- _Cosa fare_:
1. Riscrivi in forma di elenco puntato il paragrafo del testo in esame che comincia con "Fin qui nulla di strano". Conserva i fatti principali.
2. Stabilisci se le affermazioni seguenti concordano con il testo in esame. Rispondi sì o no e cita tra virgolette le parole del testo che decidono la risposta.
(a) E. ha visto delle renne allo zoo.
(b) Secondo l'ipotesi di E., i regali vengono portati dagli insegnanti.
(c) E. è la sorella della figlia di chi scrive.
3. Riscrivi il passo del testo in esame da "Fin qui nulla" fino a "mondo dei bimbi)." compreso, sostituendo "bimbi" con "bambini".

- _Testo in esame_:
---

Fin qui nulla di strano, i bimbi credono a quello che i grandi raccontano loro, la capacità critica di analizzare i fatti senza lasciarsi influenzare dalla tradizione e dalle voci del popolo arriva solo dopo, se arriva. E poi credere a Babbo Natale è anche una buona spiegazione per alcuni fatti che non si riescono a spiegare altrimenti: chi porta tutti quei regali? Chi è quel signore grasso vestito di rosso che campeggia sui cartelloni pubblicitari? E, soprattutto, se ci credono tutti ci sarà un motivo, no? E quindi quella di Babbo Natale è una congettura accettata all’unanimità (perlomeno nel mondo dei bimbi).
La compagna di banco di mia figlia, E., qualche settimana fa ha cominciato a sollevare dei dubbi, ha individuato alcuni elementi che si scontrano con la congettura di Babbo Natale. Secondo lei è difficile portare in una sola notte regali a tutti i bimbi del mondo, i bimbi sono davvero tanti. E poi E. non si spiega come facciano le renne a volare, le ha viste allo zoo e le sono sembrate tutt’altro che leggére e sicuramente prive di ali. E. ha raccolto degli elementi che ritiene oggettivi e ha avanzato un’ipotesi alternativa a quella classica: lei crede che i regali vengano portati da zii, nonni e genitori, e che Babbo Natale (è dura da scrivere, ma riporto solo l’ipotesi di E.) non esista. E. ritiene che quest’ipotesi si adatti meglio ai fenomeni osservati, e renda superfluo ricorrere a sovvertimenti temporanei delle leggi di natura (estensione del tempo della notte di Natale e renne che volano). Se si postula la non esistenza di Babbo Natale, o perlomeno la sua estraneità alla consegna dei regali, tutto è più semplice. Non c’è nemmeno bisogno dell’efficiente quanto anacronistico servizio postale che permette la comunicazione dei desideri dei bimbi. Tutto fila liscio senza troppe complicazioni. Ad E. tutto questo sembrava lampante, almeno fino a ieri.

---

- _Materiale di partenza_:

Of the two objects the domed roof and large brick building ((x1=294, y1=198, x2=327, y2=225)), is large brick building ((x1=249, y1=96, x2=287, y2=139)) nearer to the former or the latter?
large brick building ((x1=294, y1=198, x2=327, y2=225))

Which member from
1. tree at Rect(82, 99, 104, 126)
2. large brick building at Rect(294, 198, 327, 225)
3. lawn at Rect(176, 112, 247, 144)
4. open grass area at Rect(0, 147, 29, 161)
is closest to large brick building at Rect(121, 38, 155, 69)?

---

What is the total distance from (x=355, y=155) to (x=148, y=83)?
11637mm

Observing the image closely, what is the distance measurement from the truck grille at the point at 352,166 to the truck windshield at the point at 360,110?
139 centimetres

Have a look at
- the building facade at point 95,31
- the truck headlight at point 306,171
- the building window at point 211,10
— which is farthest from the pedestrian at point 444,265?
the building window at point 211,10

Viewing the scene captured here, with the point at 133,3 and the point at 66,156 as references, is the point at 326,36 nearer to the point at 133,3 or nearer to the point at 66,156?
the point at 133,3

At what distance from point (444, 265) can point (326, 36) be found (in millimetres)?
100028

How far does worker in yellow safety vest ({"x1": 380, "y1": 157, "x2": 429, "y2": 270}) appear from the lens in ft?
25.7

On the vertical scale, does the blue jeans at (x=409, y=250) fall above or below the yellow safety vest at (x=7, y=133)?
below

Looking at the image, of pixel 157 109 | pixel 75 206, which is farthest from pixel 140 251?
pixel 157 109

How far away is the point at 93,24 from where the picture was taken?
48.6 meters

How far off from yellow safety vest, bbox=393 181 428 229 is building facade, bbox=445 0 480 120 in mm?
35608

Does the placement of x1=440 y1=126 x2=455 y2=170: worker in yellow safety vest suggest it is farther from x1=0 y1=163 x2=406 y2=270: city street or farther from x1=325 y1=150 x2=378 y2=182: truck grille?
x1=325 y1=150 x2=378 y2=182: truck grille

---

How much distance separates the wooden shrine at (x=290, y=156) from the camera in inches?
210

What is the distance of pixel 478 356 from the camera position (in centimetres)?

---

- _Soluzioni per compito_:
1.
- I bambini credono a ciò che raccontano gli adulti.
- La capacità critica di analizzare i fatti senza farsi influenzare dalla tradizione e dalle voci arriva solo dopo, se arriva.
- Credere a Babbo Natale spiega fatti che altrimenti resterebbero inspiegabili: chi porta tutti i regali e chi è il signore grasso vestito di rosso sui cartelloni pubblicitari.
- Se ci credono tutti, sembra che debba esserci un motivo.
- Perciò, almeno fra i bambini, la congettura di Babbo Natale è accettata all'unanimità.

2.
(a) Sì: "le ha viste allo zoo".
(b) No: "lei crede che i regali vengano portati da zii, nonni e genitori".
(c) No: "La compagna di banco di mia figlia, E.".

3.
Fin qui nulla di strano, i bambini credono a quello che i grandi raccontano loro, la capacità critica di analizzare i fatti senza lasciarsi influenzare dalla tradizione e dalle voci del popolo arriva solo dopo, se arriva. E poi credere a Babbo Natale è anche una buona spiegazione per alcuni fatti che non si riescono a spiegare altrimenti: chi porta tutti quei regali? Chi è quel signore grasso vestito di rosso che campeggia sui cartelloni pubblicitari? E, soprattutto, se ci credono tutti ci sarà un motivo, no? E quindi quella di Babbo Natale è una congettura accettata all’unanimità (perlomeno nel mondo dei bambini).